A Study of Zonisamide to Prevent Olanzapine-Associated Weight Gain - Full Text View

Purpose

The specific aim of this study is to evaluate the efficacy, tolerability, and safety of zonisamide therapy in the prevention of weight gain associated with olanzapine treatment for psychotic or bipolar disorders.

Condition	Intervention	Phase
Weight Gain	Drug: zonisamide Drug: olanzapine	Phase III

MedlinePlus related topics:

Bipolar Disorder Psychotic Disorders

ChemIDplus related topics:

Olanzapine Zonisamide

U.S. FDA Resources

Study Type:	Interventional
Study Design:	Prevention, Randomized, Double Blind (Subject, Caregiver, Investigator, Outcomes Assessor), Placebo Control, Parallel Assignment, Safety/Efficacy Study

Official Title:	A Double-Blind, Placebo-Controlled Study of Zonisamide to Prevent Olanzapine-Associated Weight Gain

Further study details as provided by University of Cincinnati:

Primary Outcome Measures:

change in weight from baseline to endpoint [ Time Frame: 16 weeks ] [ Designated as safety issue: No ]
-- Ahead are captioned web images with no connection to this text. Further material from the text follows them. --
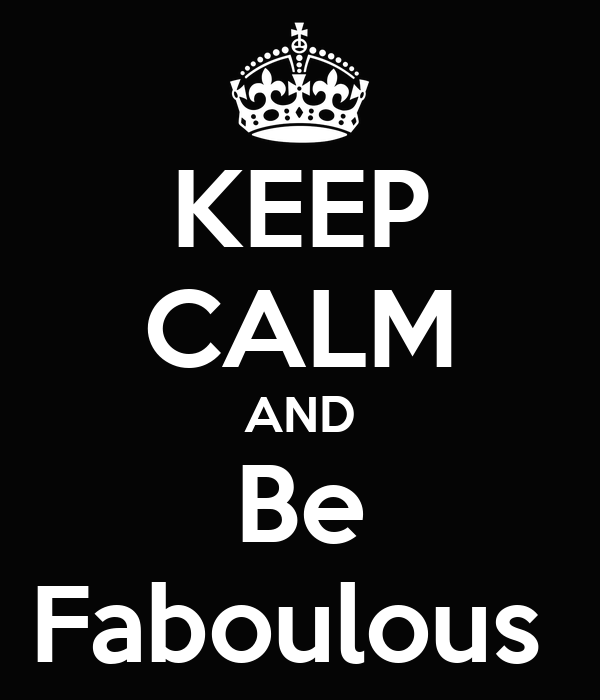 KEEP CALM AND Be Faboulous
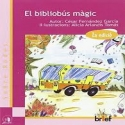 BRIEF EL BIBLIOBUS MAGIC   9788415204541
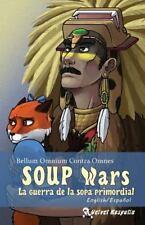 SOUP Wars la Guerra de la Sopa Primordial: Bellum Omnium Contra Omnes by Vas...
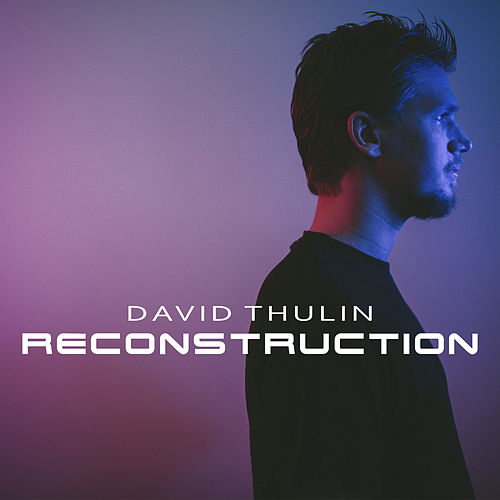 Reconstruction de David Thulin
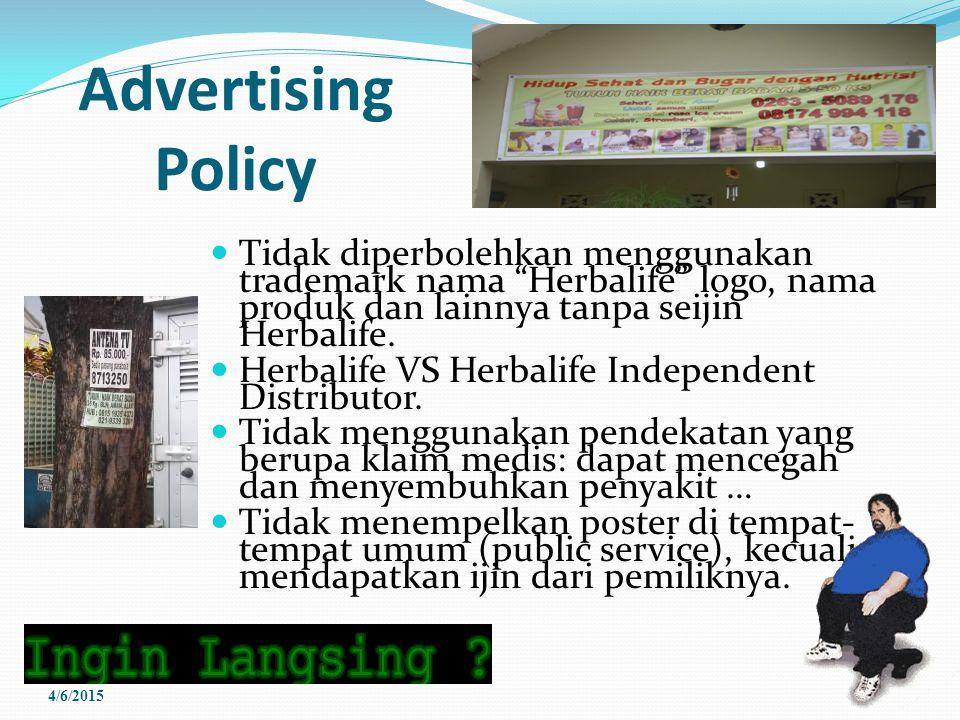 Advertising Policy Tidak diperbolehkan menggunakan trademark nama Herbalife logo, nama produk dan lainnya tanpa seijin Herbalife.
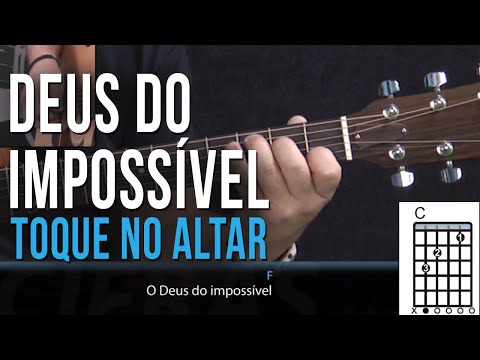 Toque no Altar - Deus Do Imposível
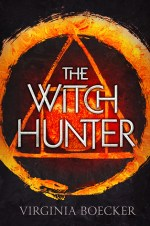 The Witch Hunter by Virginia Boecker   Book Review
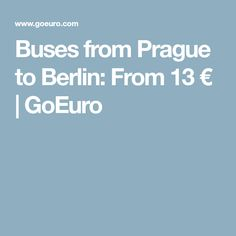 Buses from Prague to Berlin: From 13 € Bus Tickets, Bus Station, Prague, Buses, Berlin, Europe, Busses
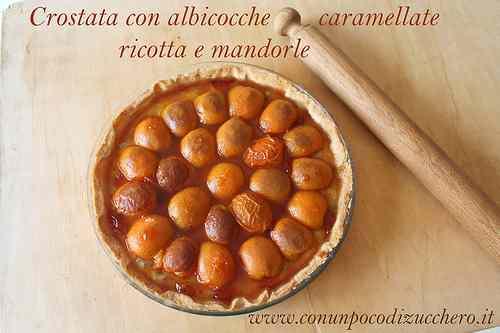 Ricetta: Crostata con albicocche caramellate ricotta e mandorle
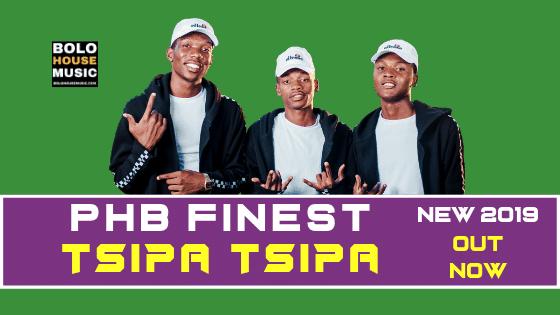 PHB Finest - Tsipa Tsipa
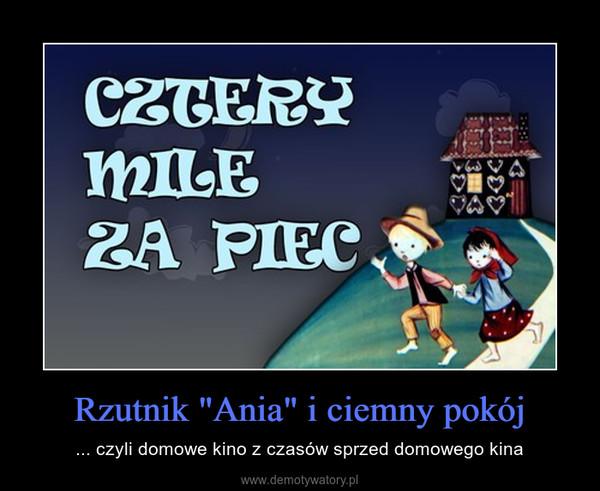 """Rzutnik """"Ania"""" i ciemny pokój – ... czyli domowe kino z czasów sprzed domowego kina"""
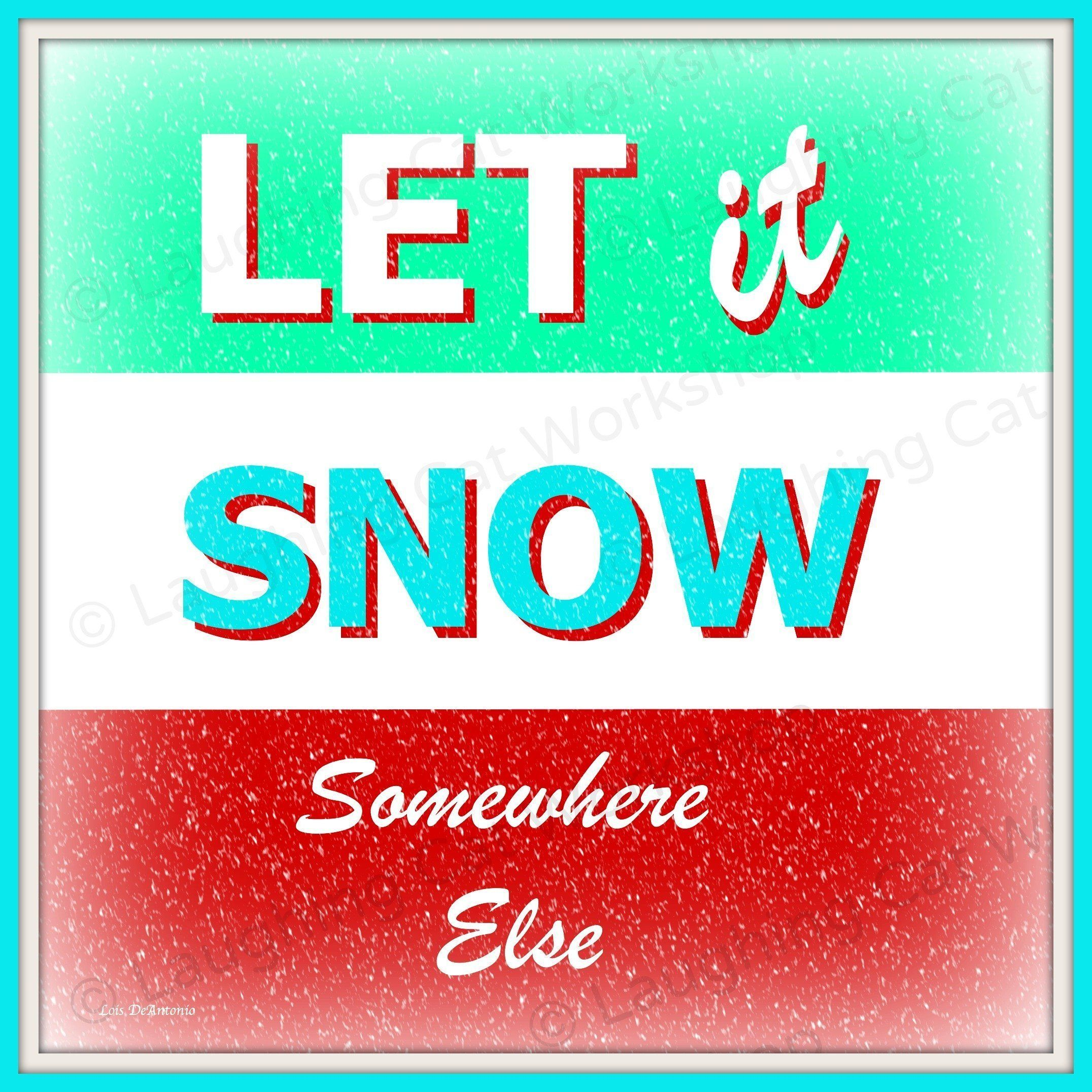 Snowing christmas decoration let it snow - Funny Holiday Decor Funny Christmas Decor Let It Snow Somewhere Else Funny Snow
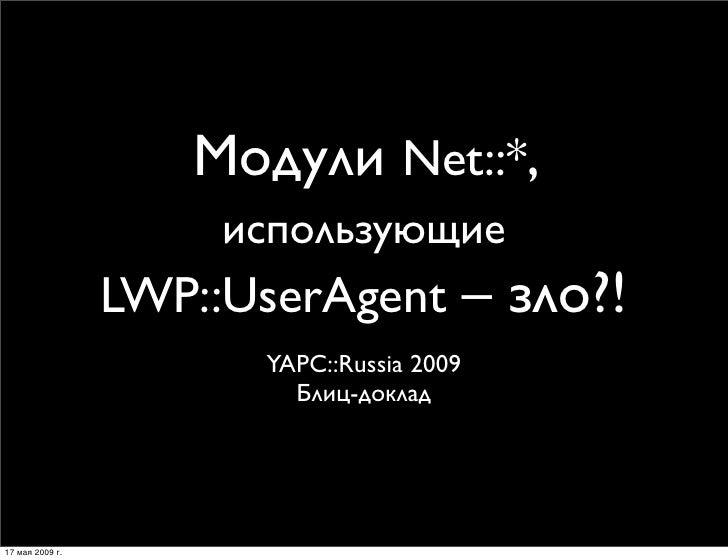 Модули Net::*,                       использующие                  LWP::UserAgent – зло?!                        YAPC::Rus...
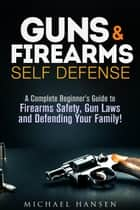 Guns & Firearms: Self-Defense A Complete Beginner's Guide to Firearms Safety, Gun Laws and Defending Your Family! - Self Defense Series ebook by Michael Hansen
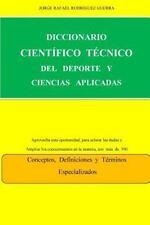 Entrenador Deportivo: Diccionario Cientifico Tecnico Del Deporte y Las...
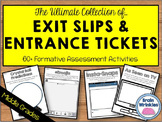 Exit Slips & Entrance Tickets Collection -- 55 Formative A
Secondary Outcome Measures:

changes, from baseline to endpoint, in BMI [ Time Frame: 16 weeks ] [ Designated as safety issue: No ]
changes, from baseline to endpoint, in abdominal circumference [ Time Frame: 16 weeks ] [ Designated as safety issue: No ]
changes, from baseline to endpoint, in metabolic parameters [ Time Frame: 16 weeks ] [ Designated as safety issue: Yes ]
changes, from baseline to endpoint, in clinical global improvement of psychiatric symptoms [ Time Frame: 16 weeks ] [ Designated as safety issue: Yes ]
changes, from baseline to endpoint, in manic symptoms [ Time Frame: 16 weeks ] [ Designated as safety issue: Yes ]
changes, from baseline to endpoint, in depressive symptoms [ Time Frame: 16 weeks ] [ Designated as safety issue: Yes ]
changes, from baseline to endpoint, in psychotic symptoms [ Time Frame: 16 weeks ] [ Designated as safety issue: Yes ]

Estimated Enrollment:	40
Study Start Date:	January 2008
Estimated Study Completion Date:	June 2009
Estimated Primary Completion Date:	June 2009 (Final data collection date for primary outcome measure)

Arms

Assigned Interventions

1: Experimental

olanzapine & zonisamide vs olanzapine & placebo

Drug: zonisamide

Zonisamide will be administered at an initial dose of 100 mg/d for 7 days. Subsequently, zonisamide may be increased, based on clinical response and tolerability, by 100mg/d every 7 days to a maximum of 600 mg/d by the end of the sixth week of treatment. The maximum amount of zonisamide allowed during the study will be 600 mg/day. The minimum amount of zonisamide allowed during the study will be 100 mg/d. Zonisamide will initially be given as a single pm dose, but alterations in dosing will be permitted to reduce side effects (e.g., as BID dosing to reduce nausea).

Drug: olanzapine

olanzapine will be administered open-label at 5-20 mg/d titrated to optimize response and minimize side effects

Detailed Description:

This is a single center, 16-week, randomized, double-blind, placebo-controlled, parallel group, flexible-dose study in 60 outpatients with schizophrenia, schizoaffective disorder, schizophreniform disorder, delusional disorder, psychotic disorder NOS, or bipolar disorder types I, II, or NOS by DSM-IV-TR criteria43 with a BMI > 22 for whom treatment with olanzapine (5-20 mg/day) would be appropriate as monotherapy or adjunctive therapy. Subjects who meet entry criteria will be randomized to treatment with olanzapine plus zonisamide or olanzapine plus placebo. All subjects will receive Personal Wellness Solution Counseling (http://www.zyprexa.com/hcp/hcp_patient_c_solutions_print.jsp). Both before and after randomization to zonisamide or placebo, patients will not be permitted to have any other major psychotropic medications (antipsychotics, mood stabilizers, antidepressants, or anxiolytics) added to their medication regimens. The primary outcome measure will be change in weight. Secondary outcome measures will include the Young Mania Rating Scale (YMRS),44 the Inventory for Depressive Symptoms (IDS),45 the Positive and Negative Symptoms Scale (PANSS),46 the Clinician Global Improvement (CGI) scale,47 the Binge Eating Scale (BES) 48, BMI, waist circumference, and metabolic variables (fasting lipids, glucose, insulin).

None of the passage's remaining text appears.